No one will tell you developing a network-processing element is an easy tasks. These chips must parse data, classify data streams, switch, and effectively manage traffic flows at line rates pushing into the 10-Gbit range.
And if you thought that was hard enough, think again. As engineers begin designing the next wave of network processing elements, additional features will be added, such as enhanced security, while line rates push to even higher levels.
As designers can quickly see, theory, estimates, and luck are no longer enough to successfully design a network processing unit (NPU), network search engine, and other network processing elements. To fill the gap, simulation provides a vehicle by which architectural decisions can be validated prior to product fabrication. Simulation enables basic code and packet processing functions to become operational and facilitates the evaluation of system performance. Simulation and associated simulation tools allow developers to intelligently analyze design decisions resulting in optimal product solutions.

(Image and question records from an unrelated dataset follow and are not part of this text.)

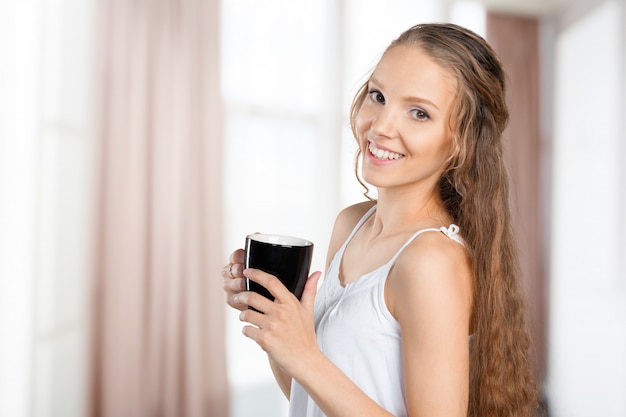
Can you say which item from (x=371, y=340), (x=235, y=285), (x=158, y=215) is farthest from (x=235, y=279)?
(x=158, y=215)

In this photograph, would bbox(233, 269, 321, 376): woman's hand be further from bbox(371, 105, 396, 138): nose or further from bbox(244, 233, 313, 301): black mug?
bbox(371, 105, 396, 138): nose

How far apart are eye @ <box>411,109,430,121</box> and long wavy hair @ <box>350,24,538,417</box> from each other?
4 cm

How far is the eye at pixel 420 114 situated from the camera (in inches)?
40.2

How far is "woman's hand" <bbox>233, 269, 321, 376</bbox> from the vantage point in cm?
87

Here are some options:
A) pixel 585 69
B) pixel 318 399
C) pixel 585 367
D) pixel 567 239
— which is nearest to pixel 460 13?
pixel 585 69

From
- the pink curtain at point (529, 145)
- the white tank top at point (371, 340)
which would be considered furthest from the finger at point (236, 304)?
the pink curtain at point (529, 145)

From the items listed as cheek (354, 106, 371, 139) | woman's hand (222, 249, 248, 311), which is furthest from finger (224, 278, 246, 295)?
cheek (354, 106, 371, 139)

In this article, we'll look at the impact that simulation has on the development of network processing elements. We'll also examine some advanced techniques needed to ease the simulation process in the future.
The traditional design flow can be reduced to a few key steps (Figure 1). The process begins with the hardware and software teams deciding on a system architecture. Once the architecture is defined, the hardware team designs and fabricates the system hardware while the software team develops the system software. Each team attempts to hypothesize the best possible solutions as its designs progress. When the designs are ready, the integration phase commences. The hardware and software are integrated, debugged, and tested, and the system is optimized for maximum performance.
Figure 1: Diagram illustrating a traditional design flow.
If a major performance problem is discovered during the integration phase, the possibility of having to modify the architecture is highly probable. Typically, this requires both system hardware revisions and software rewrites. Therefore, the traditional design cycle can lead to schedule slips and delayed product deployment in an unforgiving marketplace where time to market is critical to the success of a product.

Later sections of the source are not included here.